■ Written tasks:
A. In the passage on the inertia tensor, what do x, y, and z measure?
B. Continue the passage on the inertia tensor from its last sentence.

■ Selected extract:
★ ★ ★ ★

Each of the elements of $$\mathbf{I}$$ contains terms like $$x_i^2$$ or $$xy$$, where $$x$$, $$y$$, and $$z$$ are distances of atoms along each direction from the centre of mass. The values of each element of $$\mathbf{I}$$ therefore depend on the relative orientation of the $$\left\{x,y,z\right\}$$ coordinate system and the molecule. Choosing a differently oriented coordinate system changes the $$x$$, $$y$$, and $$z$$ coordinates of each atom, and changes the values of the elements of $$\mathbf{I}$$. We might therefore ask: is there a choice of molecular orientation / coordinate orientation where the off-diagonal elements of $$\mathbf{I}$$ are all zero?

If this were the case, our angular momentum equation would now be:

$\begin{split} \begin{bmatrix}L_x\\L_y\\L_z\end{bmatrix} = \begin{bmatrix} I_{xx} & 0 & 0 \\ 0 & I_{yy} & 0 \\ 0 & 0 & I_{zz} \end{bmatrix} \cdot \begin{bmatrix}\omega_x\\\omega_y\\\omega_z\end{bmatrix}. \end{split}$

and each component of $$\mathbf{l}$$ would be directly proportional to the corresponding component of $$\mathbf{w}$$. The “products of inertia” now do not appear, and we can describe the rotational properties of the molecule by specifying the three moments of inertia.

★ ★ ★ ★

■ Provided data:
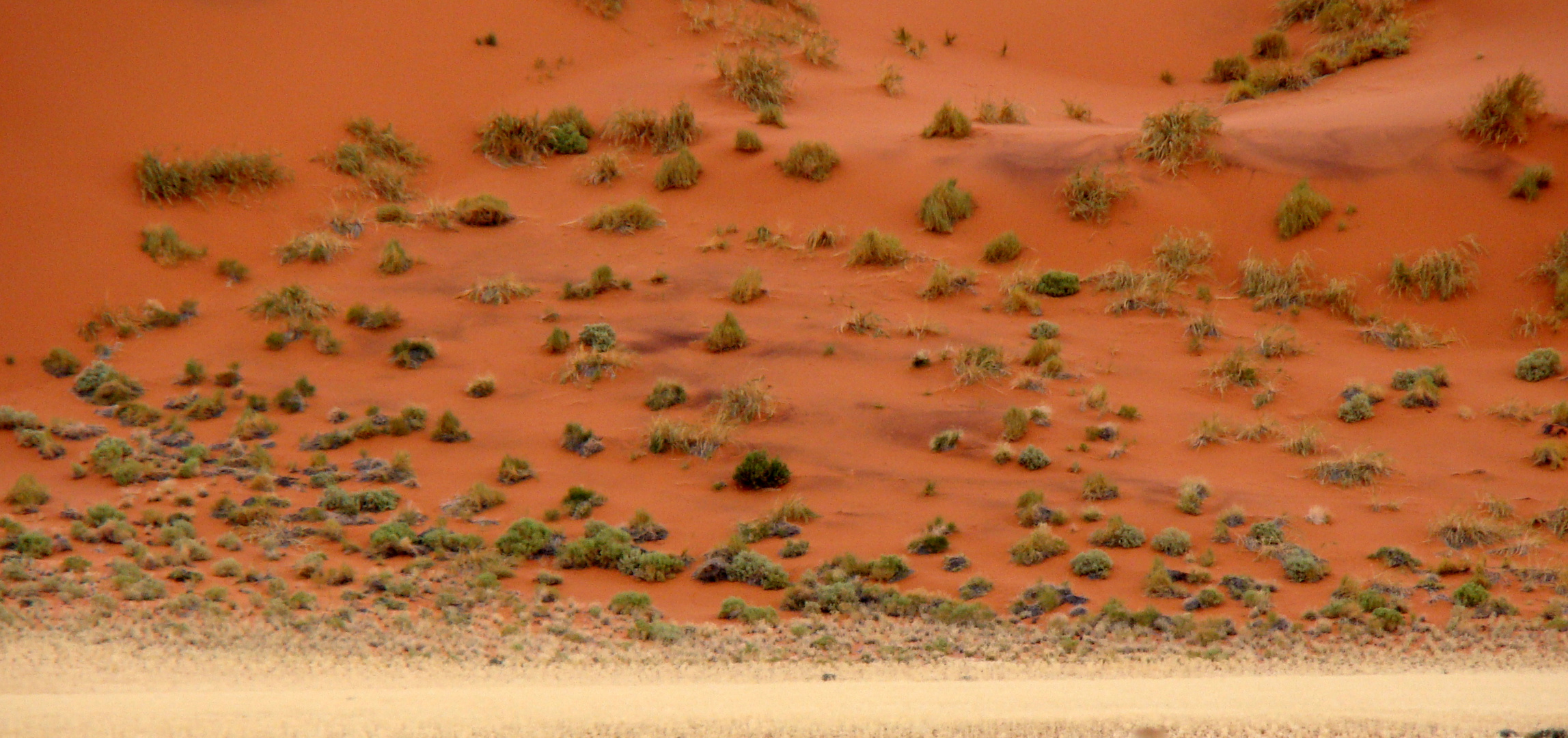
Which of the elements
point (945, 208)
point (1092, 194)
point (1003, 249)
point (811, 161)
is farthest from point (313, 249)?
point (1092, 194)

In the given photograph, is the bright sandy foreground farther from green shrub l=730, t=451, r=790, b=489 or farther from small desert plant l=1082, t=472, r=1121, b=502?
green shrub l=730, t=451, r=790, b=489

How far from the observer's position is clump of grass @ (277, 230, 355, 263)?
17.5 metres

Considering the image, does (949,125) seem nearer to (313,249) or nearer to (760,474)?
(313,249)

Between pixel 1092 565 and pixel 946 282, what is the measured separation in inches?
254

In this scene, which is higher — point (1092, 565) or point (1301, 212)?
point (1301, 212)

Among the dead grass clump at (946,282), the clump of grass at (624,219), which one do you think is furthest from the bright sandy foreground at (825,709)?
the clump of grass at (624,219)

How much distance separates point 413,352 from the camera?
50.3ft

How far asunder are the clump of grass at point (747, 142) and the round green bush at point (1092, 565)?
10.6m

★ ★ ★ ★

■ Answers for the tasks:
A. They are the distances of atoms along each direction from the center of mass.

B.
It turns out that such a coordinate system can be found, and it corresponds to choosing the eigenvectors of $$\mathbf{I}$$ as our basis vectors. Let us suppose that we have found the eigenvalues, $$\lambda_i$$, and eigenvectors, $$\mathbf{v}_i$$, of $$\mathbf{I}$$. This gives us three eigenvalue equations:

\begin{split} \begin{aligned} \lambda_1 \mathbf{v}_1 & = & \mathbf{I}\cdot\mathbf{v}_1 \\ \lambda_2 \mathbf{v}_2 & = & \mathbf{I}\cdot\mathbf{v}_2 \\ \lambda_3 \mathbf{v}_3 & = & \mathbf{I}\cdot\mathbf{v}_3. \end{aligned} \end{split}

Let us now express our angular velocity vector $$\mathbf{\omega}$$ using these eigenvectors as a basis:

$\mathbf{\omega} = c_1\mathbf{v}_1 + c_2\mathbf{v}_2 + c_3\mathbf{v}_3.$

And then the effect of the matrix $$\mathbf{I}$$ operating on $$\mathbf{\omega}$$:

\begin{split} \begin{aligned} \mathbf{I}\cdot\mathbf{\omega} & = & c_1\mathbf{I}\cdot\mathbf{v}_1 + c_2\mathbf{I}\cdot\mathbf{v}_2 + c_3\mathbf{I}\cdot\mathbf{v}_3 \\ & = & c_1\lambda_1\mathbf{v}_1 + c_2\lambda_1\mathbf{v}_2 + c_3\lambda_1\mathbf{v}_3. \end{aligned} \end{split}

which can be rewritten in matrix form as

\begin{split} \begin{aligned} \mathbf{I}\cdot\mathbf{\omega} & = & \begin{bmatrix} \lambda_1 & 0 & 0 \\ 0 & \lambda_2 & 0 \\ 0 & 0 & \lambda_3 \end{bmatrix} \cdot \begin{bmatrix}c_1\\c_2\\c_3\end{bmatrix} \\ & = & \begin{bmatrix} \lambda_1 & 0 & 0 \\ 0 & \lambda_2 & 0 \\ 0 & 0 & \lambda_3 \end{bmatrix} \cdot \mathbf{\omega} \end{aligned} \end{split}

This gives the simplified form that we wanted, if we use the eigenvectors of $$\mathbf{I}$$ as our basis vectors, i.e. as our coordinate system vectors. The eigenvectors of the inertia matrix are called the principal rotation axes of our molecule, and the corresponding eigenvalues are the principal moments of inertia.

For a molecule in an arbitrary orientation, we can therefore calculate the principal moments of inertia by finding the eigenvalues of the inertia matrix. The corresponding eigenvectors give us the principal rotation axes, which are often used to define a “natural” coordinate system for the molecule.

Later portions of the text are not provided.